Document -
Shared Bike Analysis System

The Shared Bike Analysis System aims to optimize the deployment and pricing strategies of shared bikes. Through the analysis of user usage data, recommendations are made for the strategic placement of bikes at high-demand times and locations. Additionally, pricing adjustments are suggested based on the usage patterns of different bike types and membership categories.
The system requires Python 3 and Java 8 (due to Spark's dependency). It includes a variety of tools and services such as Apache Spark, Hadoop, Scala, and more.

System Overview

The Shared Bike Analysis System is built on PySpark + Hive and delivers a complete workflow around Metro Bike Share historical trip data, covering data ingestion, cleaning, data warehouse construction, statistical analysis, and result export. The system aims to improve bike dispatch efficiency and optimize operational strategy, with emphasis on the following business questions:

How demand changes across different time periods (hourly granularity);
Usage distribution across trip route types, passholder types, and bike types;
Spatial characteristics of riding behavior within the city area (LA);
Structured outputs for downstream visualization and operations decision-making.

The main execution starts in main.py: after Spark/Hive session initialization, MasterController orchestrates data warehouse setup, trip data processing, statistics, and application-layer metric generation.

Functional Modules

1) Compute and Storage Foundation (`cluster_util`)

spark_util.py: builds SparkSession / SparkContext and manages runtime parameters;
hive_util.py: manages Hive tables/partitions, executes SQL, and exports results.

2) Business Orchestration (`bus_controller`)

master_controller.py: acts as the system orchestrator for data warehouse initialization, primary processing flow, statistics jobs, and resource cleanup;
trip_controller.py: handles trip-domain processing including raw CSV ingestion, field cleaning, UDF-based feature engineering, partitioned warehousing, and application-layer aggregation.

Written task - Which Python files ending in .py does the text about the bike analysis system name? The entries have no connection to the text about the bike analysis system.

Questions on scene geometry
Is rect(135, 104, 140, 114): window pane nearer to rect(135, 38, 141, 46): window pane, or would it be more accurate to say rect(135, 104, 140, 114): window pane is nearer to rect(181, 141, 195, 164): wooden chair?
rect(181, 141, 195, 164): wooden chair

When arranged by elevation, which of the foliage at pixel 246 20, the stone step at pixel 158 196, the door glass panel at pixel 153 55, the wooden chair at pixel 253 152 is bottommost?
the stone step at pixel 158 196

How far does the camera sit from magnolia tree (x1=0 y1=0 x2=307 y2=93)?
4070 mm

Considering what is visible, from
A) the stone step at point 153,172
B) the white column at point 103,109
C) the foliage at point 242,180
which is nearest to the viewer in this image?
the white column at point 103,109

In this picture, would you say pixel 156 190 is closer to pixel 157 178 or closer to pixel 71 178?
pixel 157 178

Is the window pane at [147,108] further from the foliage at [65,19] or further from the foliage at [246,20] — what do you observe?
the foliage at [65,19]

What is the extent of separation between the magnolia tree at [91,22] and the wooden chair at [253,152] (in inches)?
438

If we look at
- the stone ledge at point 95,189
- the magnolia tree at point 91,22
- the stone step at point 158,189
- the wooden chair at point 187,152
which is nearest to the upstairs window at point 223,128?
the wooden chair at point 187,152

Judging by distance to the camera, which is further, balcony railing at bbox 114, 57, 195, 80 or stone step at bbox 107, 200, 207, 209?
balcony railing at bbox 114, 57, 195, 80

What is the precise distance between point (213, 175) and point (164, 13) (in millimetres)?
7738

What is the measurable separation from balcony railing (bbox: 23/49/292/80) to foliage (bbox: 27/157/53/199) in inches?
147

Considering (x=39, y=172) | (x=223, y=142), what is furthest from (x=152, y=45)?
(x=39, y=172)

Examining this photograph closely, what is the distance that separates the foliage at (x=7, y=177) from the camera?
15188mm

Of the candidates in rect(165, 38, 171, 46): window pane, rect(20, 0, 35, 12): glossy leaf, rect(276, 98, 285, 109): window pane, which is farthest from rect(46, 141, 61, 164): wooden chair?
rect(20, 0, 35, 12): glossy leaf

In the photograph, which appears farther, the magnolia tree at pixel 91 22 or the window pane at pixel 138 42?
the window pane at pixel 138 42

Task result - main.py, spark_util.py, hive_util.py, master_controller.py, trip_controller.py